Excerpted text:
###

Are demonstrations in Iran still occurring
Executive summary
Yes — widespread demonstrations were occurring in Iran through mid‑January 2026 and significant protest activity was reported as recently as the middle of the month, but a near‑total communications blackout, mass arrests and a brutal security crackdown have made it difficult to verify large‑scale street activity in late January and created real uncertainty about whether demonstrations are currently widespread or only sporadic [1] [2] [3].
1. What the record shows: mass protests and a violent crackdown through mid‑January
Multiple independent and mainstream outlets documented large demonstrations that began in late December 2025 and continued into mid‑January 2026, accompanied by a harsh security response that included live fire, sniper use and thousands of arrests; human‑rights groups and media described scenes consistent with a nationwide clampdown and significant fatalities [1] [3] [4].
2. How the authorities changed the information environment, and why that matters for "still occurring"
The government imposed a near‑total communications blackout and severely restricted reporting during the peak of unrest, which blocked independent documentation of protest size and frequency and hampered outside verification of whether demonstrations persisted after the blackout began — a central reason for uncertainty about whether protests remain large and continuous in late January [5] [2].
3. Divergent counts and competing narratives about the protests’ current scale
Estimates of deaths and arrests vary widely across sources — from hundreds reported by rights groups to thousands according to some domestic officials and encyclopedic summaries — and those differences reflect both the information blackout and opposing agendas: the regime portrays the unrest as “terrorism” or foreign‑backed violence, while rights groups and opposition activists document what they call a massacre and call for international action [6] [7] [8].
4. Signs of suppression do not equal permanent cessation of dissent
Analysts and institutes monitoring Iranian affairs warned that the state’s militarized response and arrest campaigns have aimed to crush public gatherings, but also noted structural drivers—economic collapse, strikes and political mobilization—that sustain the potential for renewed demonstrations, especially around future mass public occasions like Nowruz (March 20, 2026); such analysis implies demonstrations may be suppressed in waves rather than ended permanently [9] [10] [4].
5. What independent monitors and human‑rights groups documented about recent actions
Amnesty International and other investigators published verified videos and eyewitness accounts showing security forces firing from rooftops and using snipers in Tehran and other cities in early January, and reported makeshift morgues and overwhelmed medical facilities — concrete evidence that substantial protest activity and lethal repression were contemporaneous through at least the second week of January [3] [11].
6. Official and external signals about present momentum
Some official and foreign‑policy accounts suggested the regime had, by late January, regained control of public spaces enough that broad daily demonstrations were less visible, while others — including opinion pieces and external analysts — argued repression was ongoing and that the movement’s capacity to re‑emerge remained real if and when communications and public gatherings resumed [1] [5].
7. Conclusion: direct answer and the limits of available reporting
Directly answering whether demonstrations are still occurring: available reporting supports that large demonstrations and related unrest were active through mid‑January 2026 and that protest activity continued in various forms into mid‑January; however, because of the widespread communications blackout, mass arrests and conflicting official claims, external verification of sustained, large‑scale street protests in late January is limited and contested — sporadic or localized demonstrations and strikes remain plausible, and analysts warn the potential for renewed mass mobilization around key dates [1] [2] [10].

###

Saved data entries
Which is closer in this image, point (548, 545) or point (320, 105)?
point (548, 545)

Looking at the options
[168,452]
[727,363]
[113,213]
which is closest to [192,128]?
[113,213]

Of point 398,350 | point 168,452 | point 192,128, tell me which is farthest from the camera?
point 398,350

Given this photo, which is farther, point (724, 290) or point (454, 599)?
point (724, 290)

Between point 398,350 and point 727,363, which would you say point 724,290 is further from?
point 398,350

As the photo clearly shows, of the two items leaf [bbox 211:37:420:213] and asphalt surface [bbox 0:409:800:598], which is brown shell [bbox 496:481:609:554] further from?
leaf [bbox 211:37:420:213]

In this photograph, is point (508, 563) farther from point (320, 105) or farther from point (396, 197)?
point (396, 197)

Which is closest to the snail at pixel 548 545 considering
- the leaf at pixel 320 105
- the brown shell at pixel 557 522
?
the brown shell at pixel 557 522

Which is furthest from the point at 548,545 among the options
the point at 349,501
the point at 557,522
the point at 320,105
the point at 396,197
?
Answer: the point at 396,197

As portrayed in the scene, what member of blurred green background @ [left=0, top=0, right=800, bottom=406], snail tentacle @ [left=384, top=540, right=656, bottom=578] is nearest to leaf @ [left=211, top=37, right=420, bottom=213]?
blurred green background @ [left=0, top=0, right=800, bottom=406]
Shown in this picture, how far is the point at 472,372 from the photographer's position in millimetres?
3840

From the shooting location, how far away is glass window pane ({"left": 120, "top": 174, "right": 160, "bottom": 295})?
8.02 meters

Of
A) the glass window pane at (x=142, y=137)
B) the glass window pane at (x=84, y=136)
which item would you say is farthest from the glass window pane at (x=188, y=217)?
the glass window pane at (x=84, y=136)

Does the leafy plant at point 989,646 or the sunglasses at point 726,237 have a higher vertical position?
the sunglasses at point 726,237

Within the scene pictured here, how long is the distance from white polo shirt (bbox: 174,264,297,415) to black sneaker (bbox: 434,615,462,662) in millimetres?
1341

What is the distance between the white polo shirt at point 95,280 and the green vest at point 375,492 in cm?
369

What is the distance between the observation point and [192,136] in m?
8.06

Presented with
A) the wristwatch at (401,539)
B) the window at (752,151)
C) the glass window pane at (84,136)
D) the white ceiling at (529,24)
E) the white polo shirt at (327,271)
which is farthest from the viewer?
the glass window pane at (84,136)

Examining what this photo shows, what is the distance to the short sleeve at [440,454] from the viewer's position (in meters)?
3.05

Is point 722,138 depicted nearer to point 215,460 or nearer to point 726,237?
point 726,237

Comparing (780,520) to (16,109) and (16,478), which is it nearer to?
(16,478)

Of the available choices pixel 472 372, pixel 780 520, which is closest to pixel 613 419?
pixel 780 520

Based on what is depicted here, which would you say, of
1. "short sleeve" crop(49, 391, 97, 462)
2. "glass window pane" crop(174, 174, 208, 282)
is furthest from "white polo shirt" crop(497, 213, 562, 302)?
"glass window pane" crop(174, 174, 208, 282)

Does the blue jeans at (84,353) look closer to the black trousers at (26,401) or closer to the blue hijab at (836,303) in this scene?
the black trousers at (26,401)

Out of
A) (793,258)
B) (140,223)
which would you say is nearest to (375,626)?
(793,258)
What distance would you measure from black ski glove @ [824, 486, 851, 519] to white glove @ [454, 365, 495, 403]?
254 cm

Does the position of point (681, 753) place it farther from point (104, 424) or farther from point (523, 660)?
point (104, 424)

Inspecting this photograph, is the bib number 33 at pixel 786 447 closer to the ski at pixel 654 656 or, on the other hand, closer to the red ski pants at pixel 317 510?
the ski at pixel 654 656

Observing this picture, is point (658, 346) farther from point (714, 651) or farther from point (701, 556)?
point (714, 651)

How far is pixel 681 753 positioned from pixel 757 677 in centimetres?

###

Task objective: Extract the passage from the Iran demonstrations text between "Are demonstrations in" and "sporadic [1] [2] [3].", inclusive.

Result for this task:
Are demonstrations in Iran still occurring
Executive summary
Yes — widespread demonstrations were occurring in Iran through mid‑January 2026 and significant protest activity was reported as recently as the middle of the month, but a near‑total communications blackout, mass arrests and a brutal security crackdown have made it difficult to verify large‑scale street activity in late January and created real uncertainty about whether demonstrations are currently widespread or only sporadic [1] [2] [3].